Dalle svariate risposte ottenute risulta preminente la presenza del manager/dirigente(48%), seguono gli impiegati/funzionari (29%) e lavoratori dipendenti (22%). Sotto l’1% hanno risposto imprenditori e consulenti. Dall’indagine risulta che il 54% delle imprese è propensa a continuare ad utilizzare lo smart working anche dopo la crisi pandemica, di cui già il 13% afferma di averne usufruito prima della pandemia. Il 42% sostiene di aver adottato il servizio a distanza solo per fronteggiare la crisi pandemica, mentre il restante 4% non se n’è ancora servito. Rivolgendoci alle tipologie d’imprese, l’86% sono cooperative, seguite dagli enti no profit, pari all’85% e infine aziende private non familiari, con un 58% di sfruttamento del servizio.
La rispondenza allo smart-working ha messo in luce il primato delle piccole e medie imprese, in quanto in termini quantitativi vi sono state più chiusure e la specializzazione del lavoro permetteva tale pratica in alcuni comparti aziendali; modalità invece ingestibile in settori come la ristorazione, i trasporti e più in generale nelle realtà più grandi e nelle multinazionali, dove la presenza fisica risultava inevitabile per portare avanti la maggior parte dei processi produttivi.

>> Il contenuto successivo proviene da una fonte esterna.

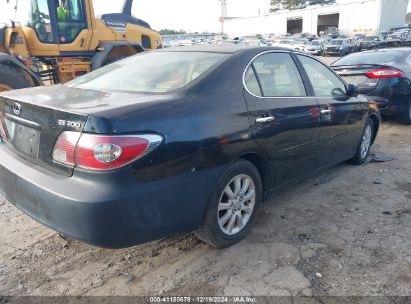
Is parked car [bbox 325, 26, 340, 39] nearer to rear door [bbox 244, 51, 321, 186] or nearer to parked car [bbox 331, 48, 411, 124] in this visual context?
parked car [bbox 331, 48, 411, 124]

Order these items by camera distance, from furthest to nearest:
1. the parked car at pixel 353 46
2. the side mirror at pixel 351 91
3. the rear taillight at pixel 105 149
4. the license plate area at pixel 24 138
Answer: the parked car at pixel 353 46, the side mirror at pixel 351 91, the license plate area at pixel 24 138, the rear taillight at pixel 105 149

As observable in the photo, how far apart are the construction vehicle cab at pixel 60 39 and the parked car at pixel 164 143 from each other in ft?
16.3

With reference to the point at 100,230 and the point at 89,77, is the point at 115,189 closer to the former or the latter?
the point at 100,230

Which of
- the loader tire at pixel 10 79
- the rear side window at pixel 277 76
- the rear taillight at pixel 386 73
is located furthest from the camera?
Answer: the rear taillight at pixel 386 73

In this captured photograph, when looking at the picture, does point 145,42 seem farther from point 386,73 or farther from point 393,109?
point 393,109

In termini di qualità del lavoro, ecco come le unità statistiche hanno risposto, categorizzati in base al ruolo professionale:
Come si evince dall’infografica, tra le caratteristiche individuali che hanno beneficiato maggiormente del lavoro a distanza troviamo la produttività, la work life balance, il livello di concentrazione e la gestione del tempo, al contrario di quello che si poteva immaginare. Ne risentono chiaramente i rapporti sociali, i livelli di comunicazione e il livello di creatività; laddove il lavoro in presenza funge spesso da collante tra i vari organi aziendali e a livello psicologico consente una migliore interazione, anche a livello di team working.
Per quanto riguarda le facilitazioni e dotazioni offerte ai lavoratori dipendenti e affiliati, le imprese si sono dovute imbattere in modesti costi infrastrutturali, in sviluppi di nuovi modelli organizzativi, concependo in aggiunta la possibilità di nuovi business models, scevri da barriere culturali e generazionali. Si stima infatti un aumento del 70% di corsi di formazione per lo smart working nell’ultimo anno, dato che sicuramente verrà battuto in futuro.

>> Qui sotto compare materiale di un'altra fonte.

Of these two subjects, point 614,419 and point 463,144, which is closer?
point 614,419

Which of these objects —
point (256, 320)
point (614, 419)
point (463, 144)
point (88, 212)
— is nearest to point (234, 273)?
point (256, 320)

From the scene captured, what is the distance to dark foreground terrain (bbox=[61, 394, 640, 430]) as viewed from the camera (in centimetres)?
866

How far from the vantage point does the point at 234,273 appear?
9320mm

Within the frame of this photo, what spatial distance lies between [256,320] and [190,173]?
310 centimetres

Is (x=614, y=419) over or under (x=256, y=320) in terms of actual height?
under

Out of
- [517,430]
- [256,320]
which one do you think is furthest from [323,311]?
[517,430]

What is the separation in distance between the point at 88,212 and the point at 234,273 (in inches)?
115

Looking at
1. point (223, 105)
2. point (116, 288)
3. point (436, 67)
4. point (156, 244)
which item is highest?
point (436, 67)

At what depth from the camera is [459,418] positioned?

La digitalizzazione ha già da diversi anni contribuito a rendere più agevole parti della nostra quotidianità, includendo i rapporti lavorativi. Contemperare l’uso dello smart working e del lavoro in presenza gioverà sia a livelli di produttività singola, che di produttività di interi settori; ciò avverà solo ponendo in risalto la concezione che si ha del lavoro, in tutte le sue sfaccettature.